_DOCUMENT_
To generalize the problem and state it more explicitly, we want to find an ordered set of K non-negative integers that add up to N chosen from all possibilities with equal probability.
None of the methods people have suggested above have equal probability for all the possibilities. I already talked about the bias in @i-draw-monkeys’s solution.
@SNICKRS solution has a bias towards the middle where the intervals are of similar size. It works by scaling random vectors drawn from a (hyper-)cube of size N and scaling them to project on to the (hyper-)plane so the components add to N. Consider the k=3 case where we’re projecting vectors chosen from a cube to points on the plane through (N,0,0), (0,N,0), and (0,0,N). Vectors that project to near the corners of that triangle, such as near (N,0,0) have a length up to N. Vectors that project to the middle, however, have length up to N*sqrt(3). In general there are sqrt(K) worth of vectors near the middle for each vector near the corners. So (25,25,25,25) is twice as likely as (100,0,0,0).

_REQUIRED ACTIONS_
1 – Answer these questions using the forum post about choosing random integers that sum to N:
(a) Which property must each integer in the ordered set have?
(b) According to the post, where does the solution from @SNICKRS have a bias?
(c) How much more likely than (100,0,0,0) does the post say (25,25,25,25) is?
2 – Echo the stretch of the forum post about choosing random integers that sum to N from "None of the" through "likely as (100,0,0,0).", word for word.

_EXTRACTED INFORMATION_
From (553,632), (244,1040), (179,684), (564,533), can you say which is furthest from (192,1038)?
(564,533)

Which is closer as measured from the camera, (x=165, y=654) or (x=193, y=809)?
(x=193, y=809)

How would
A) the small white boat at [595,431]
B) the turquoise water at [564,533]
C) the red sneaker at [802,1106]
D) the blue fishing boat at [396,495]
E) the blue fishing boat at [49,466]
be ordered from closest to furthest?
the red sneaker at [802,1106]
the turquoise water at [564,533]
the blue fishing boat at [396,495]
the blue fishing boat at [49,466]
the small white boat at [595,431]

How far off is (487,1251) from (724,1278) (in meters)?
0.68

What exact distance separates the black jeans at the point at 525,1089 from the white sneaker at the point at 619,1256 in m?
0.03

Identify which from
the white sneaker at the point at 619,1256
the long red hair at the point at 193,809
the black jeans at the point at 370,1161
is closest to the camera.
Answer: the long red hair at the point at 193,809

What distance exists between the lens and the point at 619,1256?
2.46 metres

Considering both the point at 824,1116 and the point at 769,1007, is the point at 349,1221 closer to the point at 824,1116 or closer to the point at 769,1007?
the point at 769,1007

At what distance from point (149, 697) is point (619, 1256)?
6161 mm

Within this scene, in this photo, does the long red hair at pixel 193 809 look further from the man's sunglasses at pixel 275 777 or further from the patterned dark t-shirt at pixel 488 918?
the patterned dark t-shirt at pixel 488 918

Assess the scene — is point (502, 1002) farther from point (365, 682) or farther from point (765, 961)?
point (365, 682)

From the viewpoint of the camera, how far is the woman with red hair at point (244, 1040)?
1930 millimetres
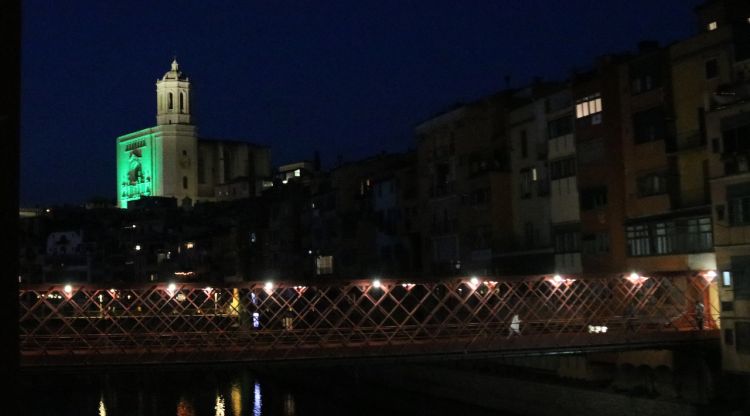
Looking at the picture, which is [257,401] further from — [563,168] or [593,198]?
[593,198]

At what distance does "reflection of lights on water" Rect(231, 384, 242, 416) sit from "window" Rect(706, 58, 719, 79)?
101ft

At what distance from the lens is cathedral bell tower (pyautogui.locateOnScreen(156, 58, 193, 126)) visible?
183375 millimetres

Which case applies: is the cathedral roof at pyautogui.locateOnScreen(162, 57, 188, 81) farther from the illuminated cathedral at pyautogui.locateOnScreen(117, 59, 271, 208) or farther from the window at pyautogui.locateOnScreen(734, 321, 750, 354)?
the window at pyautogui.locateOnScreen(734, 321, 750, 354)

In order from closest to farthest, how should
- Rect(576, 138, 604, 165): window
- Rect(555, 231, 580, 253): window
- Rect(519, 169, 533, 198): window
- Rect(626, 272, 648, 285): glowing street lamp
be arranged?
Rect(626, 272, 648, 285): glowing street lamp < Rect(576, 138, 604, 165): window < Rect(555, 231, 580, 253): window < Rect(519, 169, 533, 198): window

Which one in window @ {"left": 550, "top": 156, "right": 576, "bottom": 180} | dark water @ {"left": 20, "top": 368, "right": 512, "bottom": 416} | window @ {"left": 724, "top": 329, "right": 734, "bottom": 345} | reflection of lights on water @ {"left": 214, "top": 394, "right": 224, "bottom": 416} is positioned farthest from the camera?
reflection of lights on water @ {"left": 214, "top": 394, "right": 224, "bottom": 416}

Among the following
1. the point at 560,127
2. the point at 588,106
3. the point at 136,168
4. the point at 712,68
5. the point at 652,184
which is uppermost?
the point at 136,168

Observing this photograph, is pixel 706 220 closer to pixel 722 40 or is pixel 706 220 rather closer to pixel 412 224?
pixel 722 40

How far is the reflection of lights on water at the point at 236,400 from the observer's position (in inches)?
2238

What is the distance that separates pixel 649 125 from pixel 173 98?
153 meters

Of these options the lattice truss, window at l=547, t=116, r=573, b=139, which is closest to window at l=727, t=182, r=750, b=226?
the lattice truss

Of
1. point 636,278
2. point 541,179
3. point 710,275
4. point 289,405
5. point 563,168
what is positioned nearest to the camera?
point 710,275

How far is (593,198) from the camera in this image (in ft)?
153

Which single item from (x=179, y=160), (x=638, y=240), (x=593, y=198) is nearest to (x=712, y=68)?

==

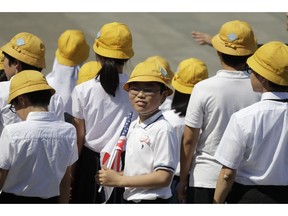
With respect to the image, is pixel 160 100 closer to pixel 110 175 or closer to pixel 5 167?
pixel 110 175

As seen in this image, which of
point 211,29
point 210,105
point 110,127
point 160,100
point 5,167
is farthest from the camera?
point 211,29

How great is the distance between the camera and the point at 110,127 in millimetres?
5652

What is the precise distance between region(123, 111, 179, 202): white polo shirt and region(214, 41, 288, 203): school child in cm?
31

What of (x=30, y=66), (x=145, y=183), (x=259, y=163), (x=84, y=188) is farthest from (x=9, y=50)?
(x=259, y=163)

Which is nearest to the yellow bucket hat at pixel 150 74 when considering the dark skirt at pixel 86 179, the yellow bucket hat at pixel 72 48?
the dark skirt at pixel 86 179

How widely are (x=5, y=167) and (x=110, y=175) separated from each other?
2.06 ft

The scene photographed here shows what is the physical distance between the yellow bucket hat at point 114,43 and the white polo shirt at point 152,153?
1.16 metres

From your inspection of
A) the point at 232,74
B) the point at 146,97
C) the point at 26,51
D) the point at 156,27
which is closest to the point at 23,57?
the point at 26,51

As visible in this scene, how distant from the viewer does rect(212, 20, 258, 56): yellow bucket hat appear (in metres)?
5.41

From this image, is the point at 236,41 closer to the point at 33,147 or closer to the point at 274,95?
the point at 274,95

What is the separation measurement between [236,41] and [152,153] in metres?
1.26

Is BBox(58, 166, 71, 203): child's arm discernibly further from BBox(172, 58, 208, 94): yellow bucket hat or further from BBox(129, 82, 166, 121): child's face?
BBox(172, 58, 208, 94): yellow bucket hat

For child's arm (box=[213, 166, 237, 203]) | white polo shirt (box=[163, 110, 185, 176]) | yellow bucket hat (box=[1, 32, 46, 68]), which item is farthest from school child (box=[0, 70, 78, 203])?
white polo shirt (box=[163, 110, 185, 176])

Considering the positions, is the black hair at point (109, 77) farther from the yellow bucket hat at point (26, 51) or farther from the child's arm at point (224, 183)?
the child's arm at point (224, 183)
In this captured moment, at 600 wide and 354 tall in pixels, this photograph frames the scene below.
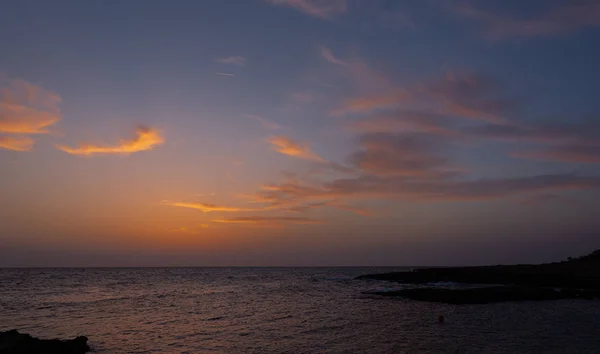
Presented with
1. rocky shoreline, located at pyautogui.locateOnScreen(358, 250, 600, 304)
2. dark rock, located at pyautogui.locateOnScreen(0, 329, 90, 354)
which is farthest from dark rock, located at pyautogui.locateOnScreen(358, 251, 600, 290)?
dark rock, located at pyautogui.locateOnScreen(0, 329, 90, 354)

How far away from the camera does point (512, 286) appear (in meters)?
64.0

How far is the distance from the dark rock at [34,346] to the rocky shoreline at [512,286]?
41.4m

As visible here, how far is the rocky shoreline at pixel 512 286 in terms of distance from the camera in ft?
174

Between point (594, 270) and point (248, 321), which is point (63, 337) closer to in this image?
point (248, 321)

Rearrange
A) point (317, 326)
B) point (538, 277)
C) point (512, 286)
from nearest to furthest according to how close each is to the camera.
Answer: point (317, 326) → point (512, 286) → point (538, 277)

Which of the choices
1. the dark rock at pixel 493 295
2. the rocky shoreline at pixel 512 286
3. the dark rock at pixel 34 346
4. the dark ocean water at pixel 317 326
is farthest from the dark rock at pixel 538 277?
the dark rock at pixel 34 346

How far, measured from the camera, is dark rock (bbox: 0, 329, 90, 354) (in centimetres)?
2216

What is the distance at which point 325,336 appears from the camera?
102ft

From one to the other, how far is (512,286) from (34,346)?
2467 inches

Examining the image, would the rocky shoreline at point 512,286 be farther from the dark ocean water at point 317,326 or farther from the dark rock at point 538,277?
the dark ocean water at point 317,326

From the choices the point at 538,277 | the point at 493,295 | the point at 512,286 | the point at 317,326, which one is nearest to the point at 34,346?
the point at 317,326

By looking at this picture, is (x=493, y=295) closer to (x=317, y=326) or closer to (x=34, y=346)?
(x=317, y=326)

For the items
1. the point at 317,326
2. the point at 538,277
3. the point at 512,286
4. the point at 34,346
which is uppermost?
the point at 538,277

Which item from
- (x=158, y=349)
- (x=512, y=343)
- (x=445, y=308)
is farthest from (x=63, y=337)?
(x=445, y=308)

_SOLUTIONS TO THE EXERCISE_
1 –
(a) Each integer must be non-negative.
(b) It has a bias towards the middle, where the intervals are of similar size.
(c) (25,25,25,25) is twice as likely as (100,0,0,0).

2 –
None of the methods people have suggested above have equal probability for all the possibilities. I already talked about the bias in @i-draw-monkeys’s solution.
@SNICKRS solution has a bias towards the middle where the intervals are of similar size. It works by scaling random vectors drawn from a (hyper-)cube of size N and scaling them to project on to the (hyper-)plane so the components add to N. Consider the k=3 case where we’re projecting vectors chosen from a cube to points on the plane through (N,0,0), (0,N,0), and (0,0,N). Vectors that project to near the corners of that triangle, such as near (N,0,0) have a length up to N. Vectors that project to the middle, however, have length up to N*sqrt(3). In general there are sqrt(K) worth of vectors near the middle for each vector near the corners. So (25,25,25,25) is twice as likely as (100,0,0,0).